Forakis has taught at prestigious schools including the Brooklyn
Museum of Art, Carnegie Institute, Cooper Union, New York, School
of the Visual Arts, Windham College and the University of Berkeley.
His work is in the collections of Walker Art Center, The Stamford
Museum, the San Francisco Museum of Modern Art, the Denver Art Museum,
The University of California, Berkeley Art Museum, and the Oakland
Museum, among others. He lives and works in Petaluma, California.

(view
art in exhibition)
This is the second solo exhibition of Leo Valledor at Togonon Gallery.
Valledor adapted minimalism very early on in San Francisco when
the local San Francisco art scene was still steeped in Abstract
Expressionism during the mid 1950’s. He was invited to join
the Six Gallery in 1954 and exhibited there and at the Dilexi gallery
in 1959. Moving to New York in the 1960’s he continued to
create his abstract work and was at the vortex of art activities
as a founding member of the Park Place Group exhibiting with Sol
LeWitt, Robert Smithson, Mark di Suvero, Robert Grosvenor and Peter
Forakis among others.
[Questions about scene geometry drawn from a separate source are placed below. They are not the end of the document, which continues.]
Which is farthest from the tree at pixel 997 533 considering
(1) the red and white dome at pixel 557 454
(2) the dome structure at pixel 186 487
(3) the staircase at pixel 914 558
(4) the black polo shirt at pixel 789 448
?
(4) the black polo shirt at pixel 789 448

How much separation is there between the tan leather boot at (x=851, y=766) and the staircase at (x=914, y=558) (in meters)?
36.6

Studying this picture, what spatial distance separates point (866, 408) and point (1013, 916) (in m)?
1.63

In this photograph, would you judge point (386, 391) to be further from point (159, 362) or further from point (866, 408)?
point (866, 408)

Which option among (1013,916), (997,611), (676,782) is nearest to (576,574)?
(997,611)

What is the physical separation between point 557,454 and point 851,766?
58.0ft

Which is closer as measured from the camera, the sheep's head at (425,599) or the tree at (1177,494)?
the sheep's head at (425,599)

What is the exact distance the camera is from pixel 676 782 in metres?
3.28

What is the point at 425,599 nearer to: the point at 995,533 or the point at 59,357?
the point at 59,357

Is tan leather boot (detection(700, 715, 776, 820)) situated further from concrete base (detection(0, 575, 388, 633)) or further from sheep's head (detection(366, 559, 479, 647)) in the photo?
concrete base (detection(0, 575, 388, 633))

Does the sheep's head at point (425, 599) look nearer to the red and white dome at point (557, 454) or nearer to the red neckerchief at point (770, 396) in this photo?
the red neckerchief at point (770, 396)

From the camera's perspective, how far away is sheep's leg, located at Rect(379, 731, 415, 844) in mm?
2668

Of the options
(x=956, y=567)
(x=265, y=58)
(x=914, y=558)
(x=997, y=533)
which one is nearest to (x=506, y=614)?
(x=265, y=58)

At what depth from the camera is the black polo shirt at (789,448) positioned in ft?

Returning to San Francisco in 1968, Valledor
started his East-West series, which were featured in solo shows
at the San Francisco Museum of Modern Art (1971) and at the de Young
Museum (1974) and the Los Angeles Institute of Contemporary Art
(1976). Valledor was identified as part of a group of influential
artists in Henry Hopkin’s (former SFMOMA director) book 50
West Coast Artists. Leo Valledor’s art most recently became
part of the National Gallery collection. He is also in the collections
of the San Francisco de Young, Oakland Museum, Seattle Museum, Philadelphia
Fine Art Museum, Allentown Museum, Yale Museum, and the Crocker
Museum. In 2008, the Judith Rothschild Foundation awarded the Valledor
Estate a grant to further document Leo Valledor’s work.
SPECIAL ANNOUNCEMENT
DAVID JOHNSON
San Francisco Photographer

Togonon Gallery is pleased to represent David
Johnson, graduate from the inaugural Photography class at the California
School of Fine Art developed by Ansel Adams and Minor White.
Since moving to San Francisco from Florida in 1946, Johnson has
meticulously documented his adopted city. His photographs appeared in
the Oakland Museum of California’s “Half Past Autumn” exhibition with
the late Gordon Parks. David Johnson’s work is also featured in KQED’s
Documentary, “The Fillmore” tracing the history of the vibrant and rich
images of African American’s in San Francisco. Other examples appear
the book “Harlem of the West”, chronicling the Jazz legacy by Elizabeth
Pepin and Lewis Watts.
David Johnson’s body of work includes the popular Fillmore
Jazz series and his student work reminiscent of Ansel Adams to his
personal quest to document the daily activities of ordinary residents
from the 1940’s through the 1960’s. African-American
by descent, this pioneer fine art photographer had unprecedented
access to the community, resulting in an insider’s view of
social, economic and political life which always rendered with genuine
respect. This Dignity series includes the images from the Civil
Rights movement in San Francisco, small business owners, young boys
in the poor neighborhoods of San Francisco and Watts.
His black and white silver gelatin prints are available for view
at Togonon Gallery in limited editions.